1987年から2003年生まれが現在16歳から32歳ぐらい、競争させないゆとり教育で育った世代だ。その完成された姿が今年から二十歳を迎え始めた「さとり世代」なのだろう。
日本経済が縮小し厭世的雰囲気の中で育てられた「さとり世代」の特徴は、総じて「欲がない」ことだ。
低欲望社会では、恋人を欲しがらない、車を欲しがらない、結婚しない、海外旅行に行かない、ましてや留学などしたくない、贅沢しない節約生活を良しとする。
従って人間関係もあまり広げたがらず、なによりも「安定」を望む徴候がある。2013年には、言葉としての「さとり世代」が新語・流行語大賞にノミネートされたぐらいだ。
「さとり世代」は、反面教師としてのゆとり教育の失敗をも身近に見てきている。そのため全ての欲から開放され”さとりの境地“に到達した高僧のように見えるが、よく見るとポジティブな側面も大いにある。これは面白い現象だ。

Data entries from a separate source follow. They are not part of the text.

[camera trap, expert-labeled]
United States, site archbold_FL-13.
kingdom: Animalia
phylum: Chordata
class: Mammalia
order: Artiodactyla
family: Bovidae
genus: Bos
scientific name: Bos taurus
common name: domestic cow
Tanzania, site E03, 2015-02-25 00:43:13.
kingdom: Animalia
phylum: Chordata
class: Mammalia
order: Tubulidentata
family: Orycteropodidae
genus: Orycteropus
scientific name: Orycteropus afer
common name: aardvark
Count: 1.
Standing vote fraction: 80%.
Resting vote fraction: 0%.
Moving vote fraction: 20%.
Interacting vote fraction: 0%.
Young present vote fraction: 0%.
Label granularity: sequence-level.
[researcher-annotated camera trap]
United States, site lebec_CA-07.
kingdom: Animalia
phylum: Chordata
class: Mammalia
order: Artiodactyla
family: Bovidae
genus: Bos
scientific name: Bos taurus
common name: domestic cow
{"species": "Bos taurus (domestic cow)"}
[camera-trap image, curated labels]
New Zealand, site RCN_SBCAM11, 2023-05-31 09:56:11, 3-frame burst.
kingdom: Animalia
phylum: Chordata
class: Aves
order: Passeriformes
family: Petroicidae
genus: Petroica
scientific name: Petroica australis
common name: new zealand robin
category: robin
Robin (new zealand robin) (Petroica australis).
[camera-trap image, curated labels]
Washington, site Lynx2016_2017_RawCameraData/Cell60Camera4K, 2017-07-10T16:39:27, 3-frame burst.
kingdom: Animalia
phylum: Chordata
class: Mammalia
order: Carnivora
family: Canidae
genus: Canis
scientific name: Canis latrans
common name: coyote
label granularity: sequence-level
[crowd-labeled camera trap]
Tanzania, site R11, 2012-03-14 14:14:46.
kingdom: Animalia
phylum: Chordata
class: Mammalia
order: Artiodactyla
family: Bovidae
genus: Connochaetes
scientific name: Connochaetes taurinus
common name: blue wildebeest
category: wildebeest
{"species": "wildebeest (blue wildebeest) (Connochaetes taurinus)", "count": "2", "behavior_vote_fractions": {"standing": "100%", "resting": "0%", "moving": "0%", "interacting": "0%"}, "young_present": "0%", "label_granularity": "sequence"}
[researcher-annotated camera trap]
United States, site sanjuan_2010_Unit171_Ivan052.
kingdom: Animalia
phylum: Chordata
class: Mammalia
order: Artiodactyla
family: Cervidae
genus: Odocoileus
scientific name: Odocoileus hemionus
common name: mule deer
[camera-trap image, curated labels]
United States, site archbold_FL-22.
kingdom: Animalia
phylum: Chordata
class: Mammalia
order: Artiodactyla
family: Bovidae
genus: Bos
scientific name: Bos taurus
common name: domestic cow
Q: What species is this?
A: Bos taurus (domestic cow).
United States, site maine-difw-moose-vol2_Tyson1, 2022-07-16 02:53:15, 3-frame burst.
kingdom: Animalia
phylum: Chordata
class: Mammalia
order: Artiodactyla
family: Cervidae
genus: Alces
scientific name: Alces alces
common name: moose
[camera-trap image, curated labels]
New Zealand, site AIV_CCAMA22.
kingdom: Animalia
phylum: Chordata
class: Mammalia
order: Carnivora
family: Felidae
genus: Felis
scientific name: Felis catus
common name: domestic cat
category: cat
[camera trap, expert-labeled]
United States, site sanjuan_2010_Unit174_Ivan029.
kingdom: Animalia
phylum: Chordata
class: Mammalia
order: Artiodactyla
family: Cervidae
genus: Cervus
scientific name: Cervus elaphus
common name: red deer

バブル世代の彼らの親たちは、「もっと稼ぎたい」、「こんな仕事をしたい」、「あんな生活をしたい」という気持ちがドライビングフォースになり、世界人口が激増する中、気がついたら温暖化が進む地球環境を作り出してしまったというところか。
ここ数年、日本の田舎のいたるところが「限界集落」となって、古くから人が住んできた村が捨てられつつある。これは日本だけでなく、世界中のあらゆる田舎から人々は都市に向かっている。
一方、進化し続けるビッグデータとAIによって構築されるグローバル世界は、そもそも人間を時間や労働から解放することを目指していたはずだ。しかし結果として「さとり世代」を生み出し、彼らは今手元にある物を大切にするサステイナブルな考えを強烈に支持している。環境活動家グレダ・トゥンベリがその代表だ。
「さとり世代」の目には、800万軒とも言われる日本の空き家も限界集落も宝の山に見えているかもしれない。「バブル世代」が残した廃棄物の中に、彼らは自然と共に豊かに生きる生活の場としての未来を見出しているのではないだろうか。
日本の現在の姿は、世界の国の未来だ。「さとり世代」こそが地球の救世主かもしれない。だとするとトランプは、もう少しグレダを大事にした方がいいだろう。